Scott Paisner era bajo y rechoncho, llevaba barba, y con muchas entradas. Tenía el mismo parecido con Dave Boyle que Whitey. Se puso de frente, se acercó al cristal y Moldanado exclamó:

– ¡Sí, sí, ése es el tipo que vi!

– ¿Está seguro?

– En un noventa y cinco por ciento -respondió-. Era de noche, ¿sabe? No hay farolas en ese aparcamiento y además iba colocado. Pero, aparte de eso, estoy casi seguro de que es el mismo tipo que vi.

– No dijo nada de la barba en su declaración -apunto Sean.

– No, pero ahora creo que sí, que tal vez llevara barba.

– ¿No hay nadie más en la fila que se le parezca? -preguntó Whitey.

– ¡No! -exclamó-. ¡En lo más mínimo! ¿Quiénes son los demás? ¿Polis?

Whitey bajó la cabeza hacia el estrado, y susurró:

– ¡Ni siquiera sé por qué me dedico a esto, joder!
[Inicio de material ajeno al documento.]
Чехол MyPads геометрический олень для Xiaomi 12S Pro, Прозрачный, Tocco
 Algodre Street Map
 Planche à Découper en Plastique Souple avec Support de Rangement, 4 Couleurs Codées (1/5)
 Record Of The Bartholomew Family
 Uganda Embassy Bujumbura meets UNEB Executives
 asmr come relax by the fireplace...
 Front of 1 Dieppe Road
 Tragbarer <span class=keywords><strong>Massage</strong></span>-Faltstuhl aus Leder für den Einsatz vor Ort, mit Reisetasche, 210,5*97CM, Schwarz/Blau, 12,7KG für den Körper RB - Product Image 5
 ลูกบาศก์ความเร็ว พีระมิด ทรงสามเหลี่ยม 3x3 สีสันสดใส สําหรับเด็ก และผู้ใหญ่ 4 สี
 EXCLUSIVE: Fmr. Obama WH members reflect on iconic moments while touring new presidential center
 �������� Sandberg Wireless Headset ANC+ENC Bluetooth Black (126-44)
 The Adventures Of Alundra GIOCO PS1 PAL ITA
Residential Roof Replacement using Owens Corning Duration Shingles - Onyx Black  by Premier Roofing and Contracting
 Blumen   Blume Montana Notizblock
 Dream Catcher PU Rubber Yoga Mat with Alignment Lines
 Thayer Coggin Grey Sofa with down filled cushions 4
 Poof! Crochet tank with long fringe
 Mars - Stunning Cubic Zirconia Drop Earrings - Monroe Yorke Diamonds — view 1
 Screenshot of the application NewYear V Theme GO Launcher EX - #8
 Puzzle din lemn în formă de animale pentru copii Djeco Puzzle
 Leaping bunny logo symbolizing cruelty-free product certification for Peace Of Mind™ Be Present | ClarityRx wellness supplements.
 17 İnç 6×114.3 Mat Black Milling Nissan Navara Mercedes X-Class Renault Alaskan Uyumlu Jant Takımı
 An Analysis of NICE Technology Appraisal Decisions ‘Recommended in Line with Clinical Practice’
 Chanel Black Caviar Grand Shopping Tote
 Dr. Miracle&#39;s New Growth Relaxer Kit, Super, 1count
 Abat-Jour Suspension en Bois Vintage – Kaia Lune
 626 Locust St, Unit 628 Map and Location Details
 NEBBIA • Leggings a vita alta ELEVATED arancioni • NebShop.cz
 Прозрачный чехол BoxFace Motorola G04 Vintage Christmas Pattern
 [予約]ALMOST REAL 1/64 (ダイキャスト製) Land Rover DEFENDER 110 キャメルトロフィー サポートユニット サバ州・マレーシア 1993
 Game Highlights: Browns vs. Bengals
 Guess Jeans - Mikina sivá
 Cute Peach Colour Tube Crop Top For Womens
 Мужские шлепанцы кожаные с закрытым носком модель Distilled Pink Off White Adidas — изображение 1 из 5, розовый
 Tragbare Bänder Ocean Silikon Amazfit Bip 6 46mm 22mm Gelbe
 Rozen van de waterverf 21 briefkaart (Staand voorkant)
– ¿Qué? ¿Qué? -preguntó Moldanado con la mirada puesta en Sean.

Sean abrió la puerta tras él y dijo:

– Gracias por venir, señor Moldanado. Estaremos en contacto.

– Pero lo he hecho bien, ¿no? Espero haberles sido útil.

– ¡Por supuesto! -respondió Whitey-. Le mandaremos una condecoración.

Sean le dedicó una sonrisa y un gesto de asentimiento y cerró la puerta en cuanto Moldanado cruzó el umbral.

– No tenemos ningún testigo -afirmó Sean.